They then rowed up the river and rescued the others, and brought back such of the treasure as they had been able to carry with them, and all returned to the ships by dawn. There Drake divided the treasure equally by weight between the French and the English. During the next fortnight everything was set in order, and the Pascha given to the Spanish prisoners to go home in. Meanwhile a party was sent out to try and rescue the French captain and to seek for the buried treasure. One only of the Frenchmen managed to escape and was saved. Much of the treasure had been discovered by the Spaniards, but not all, and the party returned very cheerful, with thirteen bars of silver and a few quoits of gold. The Frenchmen now left them, having got their shares of the treasure. The ships parted when passing close by Cartagena, which they did in the sight of all the fleet, “with a flag of St. George on the main top of the frigate, with silk streamers and ancients (national flags) down to the water.”
Later on they anchored to trim and rig the frigates and stow away the provisions, and they tore up and burnt the pinnaces so that the Maroons might have the ironwork. One of the last days Drake desired Pedro and three of the chief Maroons to go through both his frigates and see what they liked. He promised to give them whatever they asked, unless he could not get back to England without it. But Pedro set his heart on the scimitar which the French captain had given to Drake; and knowing Drake liked it no less, he dared not ask for it or praise it. But at last he bribed one of the company to ask for him, with a fine quoit of gold, and promised to give four others to Drake. Drake was sorry, but he wished to please Pedro, who deserved so well, so he gave it to him with many good words. Pedro received it with no little joy, and asked Drake to accept the four pieces of gold, as a token of his thankfulness and a pledge of his faithfulness through life. He received it graciously, but did not keep it for himself but caused it to be cast into the whole adventure, saying that “if he had not been helped to that place he would never have got such a thing, and it was only just that those who shared his burden in setting him to sea should enjoy a share of the benefits.”
“Thus with good love and liking, we took our leave of that people. We took many ships during our abode in those parts, yet never burnt nor sunk any, unless they acted as men-of-war against us, or tried to trap us. And of all the men taken in those vessels, we never offered any kind of violence to any, after they were once come into our power. For we either dismissed them in safety, or kept them with us some longer time. If so, we provided for them as for ourselves, and secured them from the rage of the Maroons against them, till at last, the danger of their discovering where our ships lay being past, for which cause only we kept them prisoners, we set them also free.

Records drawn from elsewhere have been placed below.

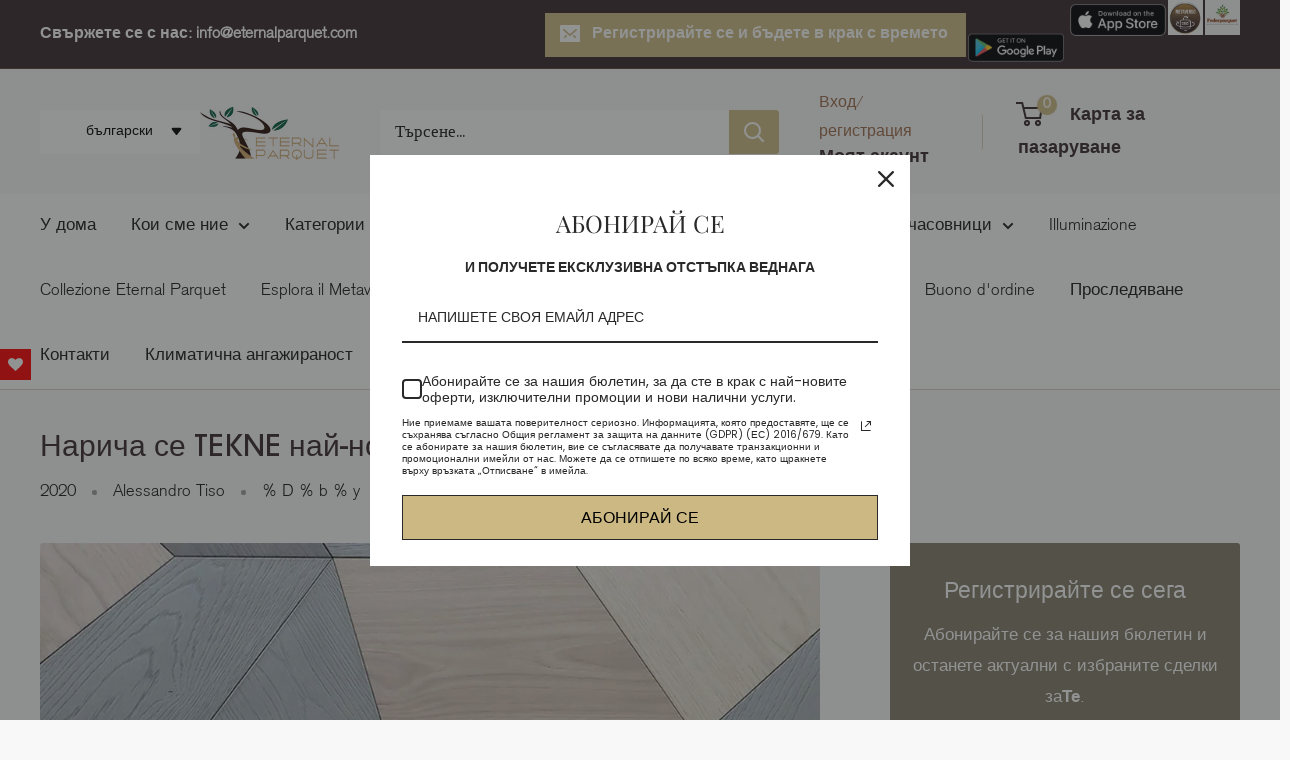

--- FILE ---
content_type: text/javascript
request_url: https://eternalparquet.com/cdn/shop/t/27/assets/custom.js?v=127389926408251399311761293106
body_size: -509
content:
navigator.appVersion.indexOf("Mac")!=-1&&(search_bar_input=document.getElementsByClassName("search-bar__input"),search_bar_input&&(search_bar_input[0].style.fontFamily="Poppins"));
//# sourceMappingURL=/cdn/shop/t/27/assets/custom.js.map?v=127389926408251399311761293106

“We now intended to sail home the directest and speediest way, and this we happily performed, even beyond our own expectations, and so arrived at Plymouth, on Sunday about sermon-time, August the 9th, 1573.
“And the news of our Captain’s return being brought unto his people, did so speedily pass over all the church, and fill their minds with delight and desire to see him, that very few or none remained with the preacher. All hastened to see the evidence of God’s love and blessing towards our gracious Queen and country by the fruit of our Captain’s labour and success.
“TO GOD ALONE BE THE GLORY.”
CHAPTER VII
ROUND THE WORLD
So we see that both of Drake’s ships, the Pascha and the Swan, were left behind in the West Indies, and he made a quick voyage home in the well-built Spanish frigate. We hear nothing of Drake for two years after his return to Plymouth. There is a legend that he kept on the seas near Ireland. Elizabeth was still unable and unwilling to go to war with the King of Spain, but she was willing to encourage the sort of warfare that Drake and the other rovers had so successfully carried on against him.
Such companies of adventurers as these that sailed under Drake and Hawkins did a large part of the work of the navy in the time of Elizabeth. The country was saved the expense which private persons were willing to pay to furnish the ships. The Queen herself is known to have shared in the expenses and plunder of some such expeditions, and so she thriftily laid up treasure in England’s empty money-chests. But some of her older councillors disliked exceedingly this way of getting rich, and would rather it had been done openly in war, or not at all.
To Drake it seems to have been a very simple affair. He wished, in the first place, as the old book says, “to lick himself whole of the damage he had received from the Spaniards.” So he acted in pirate-fashion to the Spaniards, but not to the French or to the natives of the West Indies. And Drake considered his own cause so just that he never made a secret of his doings. He went at his own risk, for should he be taken by the enemy his country had no power to protect him, as she was not openly at war with Spain. But, on the other hand, he was secretly encouraged, and his gains were immense.